Но на всякий случай он решил написать ей письмо. Квартира снова загорелась огнями ламп. Компьютер был сиюминутно включён. С покрасневшими, вздутыми глазами Вех еле-еле зашёл на почту и, на своё удивление, обнаружил зелёный значок «в сети» возле иконки с маминой фотографией. Его решение оказалось ненапрасным. Слегка поразмыслив, он отправил маме следующее:

«Извини за то, что пишу тебе в позднее время и, возможно, отвлекаю от дел, но я забыл спросить у тебя о походе на завтрашнюю премьеру фильма «Дикий колос над водой». Не хочешь пойти со мной? Я буду очень рад твоей компании!»

Ответ пришёл незамедлительно. Создалось впечатление, что мама, заранее зная о письме сына, специально сидела на почте и ждала его, а может, полусонный мозг Веха решил пропустить утомительное ожидание и в одно мгновение перенёсся к ответному письму:

«Доброй ночи, сынок. Я только завершила заполнение заявки на одну популярную выставку живописи «Связь с природой» и собиралась ложиться спать. Кстати, спасибо за твой совет: мои картины перестали отдавать печалью, их стали замечать и предлагать участие в различных выставках и конкурсах, а график расписан на целые недели вперёд.

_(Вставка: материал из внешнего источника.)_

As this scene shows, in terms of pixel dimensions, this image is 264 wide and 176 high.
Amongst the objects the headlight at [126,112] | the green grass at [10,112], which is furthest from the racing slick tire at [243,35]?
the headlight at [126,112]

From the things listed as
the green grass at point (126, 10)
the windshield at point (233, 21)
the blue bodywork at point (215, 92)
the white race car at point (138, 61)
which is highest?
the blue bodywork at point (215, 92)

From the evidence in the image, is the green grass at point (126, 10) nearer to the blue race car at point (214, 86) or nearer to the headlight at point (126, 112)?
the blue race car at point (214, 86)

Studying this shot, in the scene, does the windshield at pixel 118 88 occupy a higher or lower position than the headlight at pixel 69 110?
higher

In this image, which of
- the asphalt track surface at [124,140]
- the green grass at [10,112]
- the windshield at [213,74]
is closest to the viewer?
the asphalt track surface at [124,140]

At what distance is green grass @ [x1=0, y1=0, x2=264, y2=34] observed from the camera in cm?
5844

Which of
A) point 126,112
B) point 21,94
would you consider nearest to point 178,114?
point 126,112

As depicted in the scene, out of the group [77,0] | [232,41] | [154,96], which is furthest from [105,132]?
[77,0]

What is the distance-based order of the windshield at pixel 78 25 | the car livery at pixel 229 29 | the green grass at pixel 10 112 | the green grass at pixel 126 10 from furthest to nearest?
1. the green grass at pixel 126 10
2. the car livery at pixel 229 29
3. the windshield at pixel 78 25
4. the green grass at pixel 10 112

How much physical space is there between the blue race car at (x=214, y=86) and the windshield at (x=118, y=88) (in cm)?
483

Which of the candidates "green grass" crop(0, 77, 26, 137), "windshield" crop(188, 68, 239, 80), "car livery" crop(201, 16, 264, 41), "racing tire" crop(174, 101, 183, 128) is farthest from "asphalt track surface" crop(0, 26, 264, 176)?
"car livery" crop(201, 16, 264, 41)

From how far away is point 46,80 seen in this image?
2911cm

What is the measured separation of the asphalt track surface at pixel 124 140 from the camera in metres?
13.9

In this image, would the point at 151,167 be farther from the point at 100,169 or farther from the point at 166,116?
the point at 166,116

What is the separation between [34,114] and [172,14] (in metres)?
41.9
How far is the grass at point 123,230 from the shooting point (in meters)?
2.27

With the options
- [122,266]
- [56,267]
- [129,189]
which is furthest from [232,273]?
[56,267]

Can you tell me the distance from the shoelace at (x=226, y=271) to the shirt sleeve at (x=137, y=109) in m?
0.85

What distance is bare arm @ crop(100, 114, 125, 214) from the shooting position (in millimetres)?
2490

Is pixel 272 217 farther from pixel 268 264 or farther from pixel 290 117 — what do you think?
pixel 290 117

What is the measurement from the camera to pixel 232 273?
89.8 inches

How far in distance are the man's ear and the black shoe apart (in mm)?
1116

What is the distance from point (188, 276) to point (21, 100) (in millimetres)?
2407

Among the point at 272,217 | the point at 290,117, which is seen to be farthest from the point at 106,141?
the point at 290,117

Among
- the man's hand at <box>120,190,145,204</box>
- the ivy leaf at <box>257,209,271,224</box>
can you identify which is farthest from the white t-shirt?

Хорошо, что ты отправил письмо в нужную секунду, а я в нужную секунду его прочла. Извини, но пойти с тобой на премьеру мне не удастся вследствие того, что завтра с раннего утра мы с группой коллег-художников отправляемся в центр города. Будем наслаждаться восходом красного осеннего солнца над невидимыми крышами небоскрёбов, фотографировать, делать наброски, делиться впечатлениями… не буду вдаваться в глубочайшие подробности, ты и сам прекрасно знаешь. Просто скажу, что я всегда увлекалась устоявшейся связью божественного и человеческого, природного и инновационного, вечного и такого хрупкого в руках времени… Сладких снов. Осторожнее, сеанс соберёт толпу людей, не потеряйся там».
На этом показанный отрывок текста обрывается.